PMI sought to challenge the ban on HTPs in Mexico by framing it as a trade barrier, asking DG TRADE to raise the issue with Mexican authorities. PMI similarly framed Brazil’s ban on e-cigarettes and HTPs as a breach of EU trade agreements.

“It’s not enough for these tobacco companies to undermine health policy in Europe,” said Jorge Alday, Director, STOP at Vital Strategies. “This investigation clearly demonstrates that the industry is trying to weaponize the EU’s diplomatic power to challenge other countries’ sovereign right to determine health policy to protect their people, especially youth. We call on the EU to fully uphold its obligations under the WHO FCTC, limit contact with the tobacco industry and make every interaction public. To protect health from the industry’s vested interests, these recommendations need to be binding and embedded across all EU institutions.”

Notes to Editors

Methodology

As the tobacco industry is uniquely harmful, the World Health Organization (WHO) Framework Convention on Tobacco Control (FCTC) requires its parties to keep the industry out of policymaking. When contact is necessary, all meetings must be fully transparent. The WHO FCTC has been ratified by the European Union, so it is obligated to fulfill these commitments under the treaty.

Contre-Feu and STOP examined whether EU institutions are following these rules. They analysed the EU Transparency Register, the European Parliament’s record of lobbyist meetings and used freedom of information requests to identify exchanges between the tobacco industry and different European Commission departments. Targeted desk research including analysis of World Trade Organization documents and additional FOI requests were undertaken to collect evidence from outside the EU. Drawing upon all these information sources, Contre-Feu and STOP identified who was lobbying for the industry and documented declared spending on these activities, declared meetings, undeclared meetings and communications and evidence of the EU acting on the industry’s behalf.

A Deadly Industry

The tobacco industry is responsible for 7 million deaths annually. The October 2025 WHO global report on trends in tobacco use confirms that the EU remains one of the regions hardest hit by the tobacco epidemic, with around 700,000 premature deaths every year. Tobacco also causes a massive economic burden: In 2009, it cost the EU €544 billion, the equivalent of 4.6% of Member States’ combined GDP.

The harm stretches far beyond public health and economic costs. Tobacco cultivation and waste drive severe environmental degradation, from deforestation to plastic and chemical pollution. The supply chain is also linked to widespread human rights abuses, including forced and child labour in tobacco-growing regions. It’s estimated that 1.3 million children are exploited in tobacco fields.


About STOP

STOP is a global network of academic and public health organizations. STOP connects experts in all aspects of the tobacco industry’s business to expose and counter its relentless efforts to sell harmful, addictive products.

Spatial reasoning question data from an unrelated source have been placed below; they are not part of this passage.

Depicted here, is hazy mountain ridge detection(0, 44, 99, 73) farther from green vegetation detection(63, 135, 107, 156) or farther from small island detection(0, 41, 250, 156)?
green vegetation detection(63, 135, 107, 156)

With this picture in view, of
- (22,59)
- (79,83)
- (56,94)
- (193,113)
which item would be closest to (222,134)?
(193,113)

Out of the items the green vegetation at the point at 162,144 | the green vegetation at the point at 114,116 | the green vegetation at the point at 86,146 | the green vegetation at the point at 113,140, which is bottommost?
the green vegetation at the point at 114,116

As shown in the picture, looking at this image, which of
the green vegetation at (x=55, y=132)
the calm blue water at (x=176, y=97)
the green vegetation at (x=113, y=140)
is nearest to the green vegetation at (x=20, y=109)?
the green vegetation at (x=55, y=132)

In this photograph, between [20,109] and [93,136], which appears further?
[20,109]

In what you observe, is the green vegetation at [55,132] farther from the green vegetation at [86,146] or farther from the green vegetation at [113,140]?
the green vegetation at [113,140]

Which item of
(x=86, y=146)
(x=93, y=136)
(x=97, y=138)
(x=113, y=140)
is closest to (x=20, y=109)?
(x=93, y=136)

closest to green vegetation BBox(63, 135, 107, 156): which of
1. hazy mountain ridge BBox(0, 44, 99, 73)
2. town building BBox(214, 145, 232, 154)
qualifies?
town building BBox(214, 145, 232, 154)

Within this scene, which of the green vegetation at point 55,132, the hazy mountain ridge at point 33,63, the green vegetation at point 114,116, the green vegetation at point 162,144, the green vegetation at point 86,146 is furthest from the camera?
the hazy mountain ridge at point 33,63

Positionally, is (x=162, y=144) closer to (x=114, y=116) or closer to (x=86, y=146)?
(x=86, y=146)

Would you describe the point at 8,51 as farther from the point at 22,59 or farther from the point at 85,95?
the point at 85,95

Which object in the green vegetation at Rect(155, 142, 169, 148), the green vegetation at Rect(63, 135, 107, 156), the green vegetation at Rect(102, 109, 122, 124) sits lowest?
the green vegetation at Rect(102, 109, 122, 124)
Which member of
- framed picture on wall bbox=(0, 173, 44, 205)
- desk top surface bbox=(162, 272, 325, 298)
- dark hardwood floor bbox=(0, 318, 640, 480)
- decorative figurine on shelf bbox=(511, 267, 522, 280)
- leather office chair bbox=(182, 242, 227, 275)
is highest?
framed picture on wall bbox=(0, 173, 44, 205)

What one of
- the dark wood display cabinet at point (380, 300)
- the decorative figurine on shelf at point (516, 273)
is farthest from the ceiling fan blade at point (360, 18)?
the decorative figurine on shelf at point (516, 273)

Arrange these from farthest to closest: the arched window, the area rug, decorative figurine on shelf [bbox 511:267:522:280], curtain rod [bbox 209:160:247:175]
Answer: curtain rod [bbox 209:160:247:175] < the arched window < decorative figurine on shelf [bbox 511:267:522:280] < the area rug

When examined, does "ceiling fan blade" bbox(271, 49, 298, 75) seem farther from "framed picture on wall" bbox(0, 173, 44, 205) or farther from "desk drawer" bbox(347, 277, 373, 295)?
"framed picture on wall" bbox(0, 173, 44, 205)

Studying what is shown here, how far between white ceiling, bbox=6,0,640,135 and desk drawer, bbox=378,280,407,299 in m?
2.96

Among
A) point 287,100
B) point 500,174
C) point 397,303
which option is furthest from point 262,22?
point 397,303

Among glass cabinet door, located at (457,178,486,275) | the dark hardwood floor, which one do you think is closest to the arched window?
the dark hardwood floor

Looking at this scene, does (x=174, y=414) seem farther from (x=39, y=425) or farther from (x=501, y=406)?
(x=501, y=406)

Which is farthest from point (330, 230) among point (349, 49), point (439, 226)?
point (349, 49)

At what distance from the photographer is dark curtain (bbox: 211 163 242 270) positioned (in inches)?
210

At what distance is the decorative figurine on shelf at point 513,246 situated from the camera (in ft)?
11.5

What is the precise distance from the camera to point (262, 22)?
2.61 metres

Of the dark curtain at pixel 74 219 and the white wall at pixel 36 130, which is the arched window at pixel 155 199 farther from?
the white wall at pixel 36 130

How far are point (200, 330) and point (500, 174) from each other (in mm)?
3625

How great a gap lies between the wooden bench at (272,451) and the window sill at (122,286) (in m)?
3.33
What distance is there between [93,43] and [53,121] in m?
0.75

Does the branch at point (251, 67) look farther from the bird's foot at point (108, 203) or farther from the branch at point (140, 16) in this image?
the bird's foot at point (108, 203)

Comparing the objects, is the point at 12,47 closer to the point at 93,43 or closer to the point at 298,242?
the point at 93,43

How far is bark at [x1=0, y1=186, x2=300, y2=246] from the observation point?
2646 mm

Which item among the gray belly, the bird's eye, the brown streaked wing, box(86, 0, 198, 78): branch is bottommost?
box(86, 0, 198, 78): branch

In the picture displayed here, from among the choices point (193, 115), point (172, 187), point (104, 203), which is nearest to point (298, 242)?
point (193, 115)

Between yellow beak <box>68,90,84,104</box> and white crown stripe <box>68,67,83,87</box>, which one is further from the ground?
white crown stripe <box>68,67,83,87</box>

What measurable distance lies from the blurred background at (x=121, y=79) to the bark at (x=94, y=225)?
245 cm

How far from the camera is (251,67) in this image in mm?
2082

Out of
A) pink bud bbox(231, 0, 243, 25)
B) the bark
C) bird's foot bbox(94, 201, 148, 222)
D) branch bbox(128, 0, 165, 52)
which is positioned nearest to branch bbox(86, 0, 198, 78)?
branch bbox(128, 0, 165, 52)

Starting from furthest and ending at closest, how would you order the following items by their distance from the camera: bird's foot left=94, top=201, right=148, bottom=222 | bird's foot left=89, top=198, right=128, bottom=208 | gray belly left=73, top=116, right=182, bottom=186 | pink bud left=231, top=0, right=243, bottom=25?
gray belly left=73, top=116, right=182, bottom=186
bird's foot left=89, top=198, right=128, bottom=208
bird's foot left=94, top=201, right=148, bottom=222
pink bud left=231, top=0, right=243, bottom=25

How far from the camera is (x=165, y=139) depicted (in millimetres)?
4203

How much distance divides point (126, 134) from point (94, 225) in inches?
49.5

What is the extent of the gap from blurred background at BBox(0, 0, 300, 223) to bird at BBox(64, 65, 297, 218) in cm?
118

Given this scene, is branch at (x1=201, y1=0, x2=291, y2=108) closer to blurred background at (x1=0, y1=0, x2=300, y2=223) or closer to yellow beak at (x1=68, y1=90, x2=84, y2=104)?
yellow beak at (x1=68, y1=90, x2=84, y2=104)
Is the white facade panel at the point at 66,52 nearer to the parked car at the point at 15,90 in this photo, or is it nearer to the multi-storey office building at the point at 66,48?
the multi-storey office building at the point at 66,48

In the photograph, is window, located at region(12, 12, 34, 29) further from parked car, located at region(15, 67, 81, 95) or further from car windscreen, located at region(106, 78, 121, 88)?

For more information, visit exposetobacco.org.

About Contre-Feu

Contre-Feu, the alliance against the tobacco industry (formerly ACT), is a public interest counter-lobby that has been working for over 30 years to create a world free of tobacco and nicotine products. Contre-Feu runs awareness and advocacy campaigns denouncing the strategies and manipulations of the world’s deadliest business: the tobacco industry. In addition to bringing together more than 20 non-profit organizations, Contre-Feu mobilizes decision-makers, civil society actors, the media and public opinion to see the emergence of France’s first tobacco-free generation by 2032.